Many creative sectors in the UK seen as a success story. Film industry record level of exports and globally competitive. Cultural exports seen as valuable soft power to be used in negotiations with any third country. There are lots of areas where the UK drives creative partnerships in Europe so positive feeling the EU will want the UK to be involved in the future. Question was raised how we would manage if regulation diverged from EU. There should not be a presumption of the status quo, change could be an improvement and there were opportunities, e.g. to own UK consumer regulation.

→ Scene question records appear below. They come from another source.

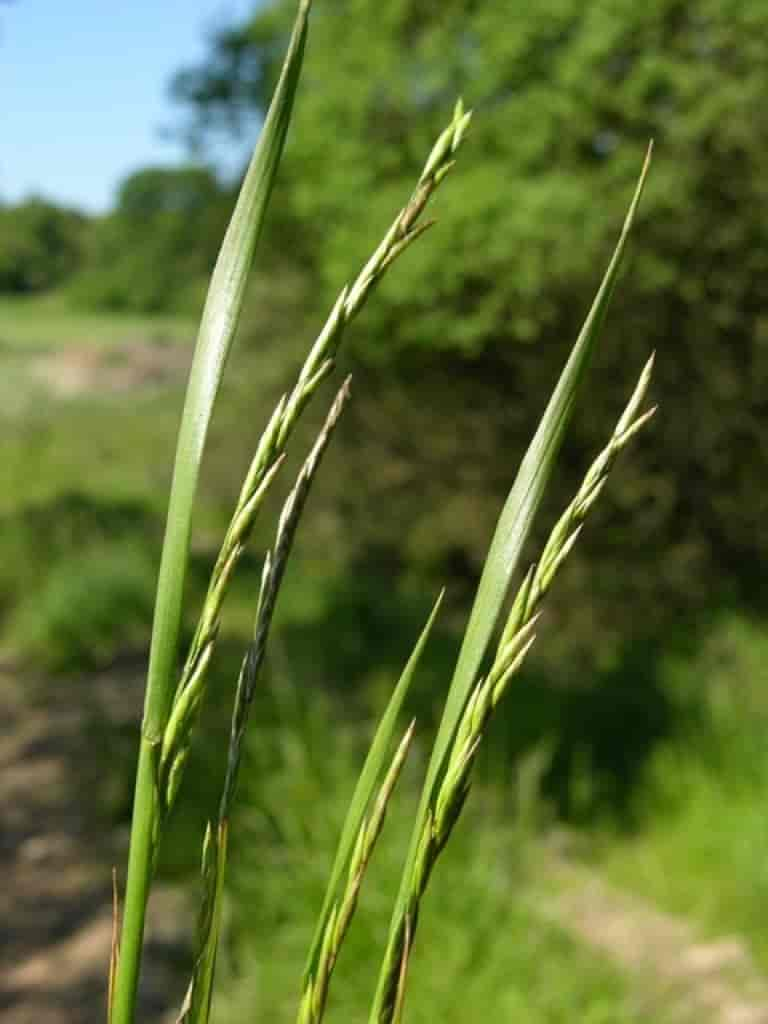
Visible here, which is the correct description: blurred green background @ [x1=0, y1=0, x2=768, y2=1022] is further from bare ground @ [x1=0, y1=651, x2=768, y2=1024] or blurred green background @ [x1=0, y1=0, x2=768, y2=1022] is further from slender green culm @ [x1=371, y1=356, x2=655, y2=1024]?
slender green culm @ [x1=371, y1=356, x2=655, y2=1024]

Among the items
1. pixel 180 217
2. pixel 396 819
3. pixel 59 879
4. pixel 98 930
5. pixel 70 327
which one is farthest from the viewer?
pixel 70 327

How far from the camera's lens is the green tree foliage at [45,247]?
114 ft

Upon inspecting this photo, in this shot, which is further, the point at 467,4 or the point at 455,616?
the point at 455,616

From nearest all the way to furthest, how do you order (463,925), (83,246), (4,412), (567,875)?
(463,925), (567,875), (4,412), (83,246)

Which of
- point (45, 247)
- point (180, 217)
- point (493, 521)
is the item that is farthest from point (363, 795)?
point (45, 247)

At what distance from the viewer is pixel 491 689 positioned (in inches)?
16.9

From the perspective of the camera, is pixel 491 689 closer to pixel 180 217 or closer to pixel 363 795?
pixel 363 795

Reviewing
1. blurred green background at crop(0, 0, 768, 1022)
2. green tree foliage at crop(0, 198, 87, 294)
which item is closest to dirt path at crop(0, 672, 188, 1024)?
blurred green background at crop(0, 0, 768, 1022)

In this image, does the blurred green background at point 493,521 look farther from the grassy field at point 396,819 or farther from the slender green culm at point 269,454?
the slender green culm at point 269,454

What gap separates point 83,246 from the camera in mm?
43750

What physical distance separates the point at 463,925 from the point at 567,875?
0.94 m

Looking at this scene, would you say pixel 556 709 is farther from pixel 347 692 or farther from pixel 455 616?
pixel 455 616

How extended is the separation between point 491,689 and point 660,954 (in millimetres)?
3272

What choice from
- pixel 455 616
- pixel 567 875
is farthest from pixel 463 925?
pixel 455 616
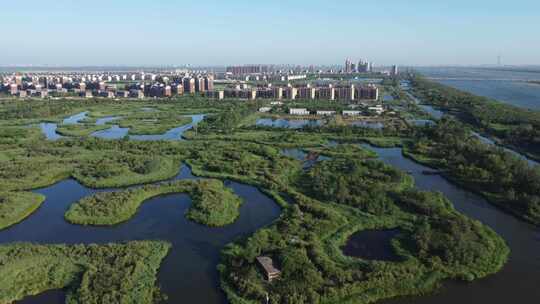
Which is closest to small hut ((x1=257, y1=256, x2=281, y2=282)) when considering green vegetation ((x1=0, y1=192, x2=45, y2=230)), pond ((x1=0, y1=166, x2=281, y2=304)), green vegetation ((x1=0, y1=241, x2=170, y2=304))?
pond ((x1=0, y1=166, x2=281, y2=304))

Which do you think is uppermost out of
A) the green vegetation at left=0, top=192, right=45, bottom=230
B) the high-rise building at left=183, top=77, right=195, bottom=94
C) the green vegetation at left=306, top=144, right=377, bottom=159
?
the high-rise building at left=183, top=77, right=195, bottom=94

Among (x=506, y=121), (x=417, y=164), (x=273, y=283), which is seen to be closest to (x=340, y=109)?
(x=506, y=121)

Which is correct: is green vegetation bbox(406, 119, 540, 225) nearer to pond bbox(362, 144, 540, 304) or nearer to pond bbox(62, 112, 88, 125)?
pond bbox(362, 144, 540, 304)

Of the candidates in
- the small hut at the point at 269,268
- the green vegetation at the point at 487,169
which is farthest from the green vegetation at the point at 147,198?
the green vegetation at the point at 487,169

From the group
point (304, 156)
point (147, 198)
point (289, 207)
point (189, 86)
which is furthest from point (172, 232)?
point (189, 86)

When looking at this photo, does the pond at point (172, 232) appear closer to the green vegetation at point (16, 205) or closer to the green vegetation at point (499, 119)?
the green vegetation at point (16, 205)

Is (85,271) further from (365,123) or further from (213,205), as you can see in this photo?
(365,123)
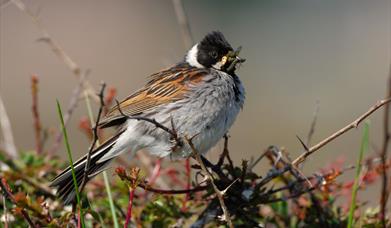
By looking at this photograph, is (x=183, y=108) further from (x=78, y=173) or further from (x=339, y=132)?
(x=339, y=132)

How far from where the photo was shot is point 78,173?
393 cm

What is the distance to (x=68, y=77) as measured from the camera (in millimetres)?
22172

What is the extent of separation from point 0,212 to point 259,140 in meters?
14.5

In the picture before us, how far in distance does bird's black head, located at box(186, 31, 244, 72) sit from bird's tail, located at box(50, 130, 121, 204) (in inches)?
29.0

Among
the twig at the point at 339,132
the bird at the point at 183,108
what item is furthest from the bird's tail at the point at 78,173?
the twig at the point at 339,132

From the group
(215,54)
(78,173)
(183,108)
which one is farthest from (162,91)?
(78,173)

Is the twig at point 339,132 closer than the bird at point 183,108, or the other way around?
the twig at point 339,132

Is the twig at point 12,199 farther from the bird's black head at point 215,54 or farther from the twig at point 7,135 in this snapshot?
the bird's black head at point 215,54

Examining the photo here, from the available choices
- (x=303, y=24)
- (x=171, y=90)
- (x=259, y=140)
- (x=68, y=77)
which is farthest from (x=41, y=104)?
→ (x=171, y=90)

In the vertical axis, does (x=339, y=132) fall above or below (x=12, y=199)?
below

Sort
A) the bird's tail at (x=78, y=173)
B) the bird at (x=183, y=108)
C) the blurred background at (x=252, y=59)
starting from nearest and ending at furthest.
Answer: the bird's tail at (x=78, y=173) → the bird at (x=183, y=108) → the blurred background at (x=252, y=59)

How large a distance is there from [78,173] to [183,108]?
78 centimetres

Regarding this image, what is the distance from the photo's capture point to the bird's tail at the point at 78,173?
145 inches

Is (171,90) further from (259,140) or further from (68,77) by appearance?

It was acknowledged that the UK has skills gaps and needs to improve training of domestic talent. It takes time to train and gain experience, so in a post free movement UK, sector wants a flexible immigration system to enable access to talent with creative and STEM skills. Some sectors, such as computer games, have up to 30% non-UK workers. In some sectors, diversity and different perspectives seen as an asset, e.g. having international staff helps access international markets. Some parts of the industry are global and compete in a global pool for talent. It is difficult to get a replacement opera singer at short notice. One aspect of free movement that came up in several contexts was the ability of UK staff to move around the EU, such as for UK orchestras to tour, UK staff to escort valuable museum artefacts abroad, and for situations where a UK based international film crew can easily go to different locations across Europe. (One comment was that it was unusual to choose to film in the US because the visas and red tape made it too difficult.) It also enabled staff to come to the UK to work on short high profile events, such as London Fashion Week. A new immigration system needed to be able to facilitate that fluidity of movement, or competing European cities—such as Paris and Berlin—will benefit. There is a lack of coordination between Government departments—Home Office appear to stop some high profile arts or sports people used to demonstrate the immigration system is serious.
Important to be able to protect IP in the UK and in Europe. Projects without IP protection tend to have low margins, while projects which retain the IP have higher margins. Copyright and IP protection was mentioned in reference to several different sectors, from broadcasting to design, and IP protection needed to be included in any trade deal with emerging markets. The creative industries rely upon data flows between the UK and EU, and require a decision on the UK’s data adequacy from the EU. Data protection rules in the UK may have to be kept in line with the EU to access the single market.
AVMS Directive. Audio Visual sector the licence to broadcast in other countries from the UK is attractive. License holders want to be able to broadcast into the EU from the UK. Fearful if UK outside single market, then international broadcasters may not choose UK as a base, or will not choose it in the future. Many high standard drama productions for television are too expensive for a single broadcaster. Many are co-productions and London is a centre of skills and facilities. Free movement has helped London grow as a centre, and to enable international staff to move around locations. Single market has enabled UK publishing to be the bridge between the US and the EU. UK publishing understood the EU market better, and shared a common language with the US. Leaving the EU could help if it enabled the UK to reduce VAT on books.
Many visitors come to the UK for cultural experience—e.g. music festivals, theatre, sporting events. A multilingual workforce is important in hospitality sectors. ERDF had helped some regions to develop cultural industries. Eg artist traditions in St Ives and the Tate.
There was considerable discontent with the education curriculum, the lack of understanding and support for creative education. International students are important, bringing different ideas and skills, and also money. There was a fear that if Government did not understand the creative sector very well then it would be ill equipped to argue its corner in the negotiations. There was support for the UK’s continued involvement in transnational funding and academic cooperation, such as Horizon 2020.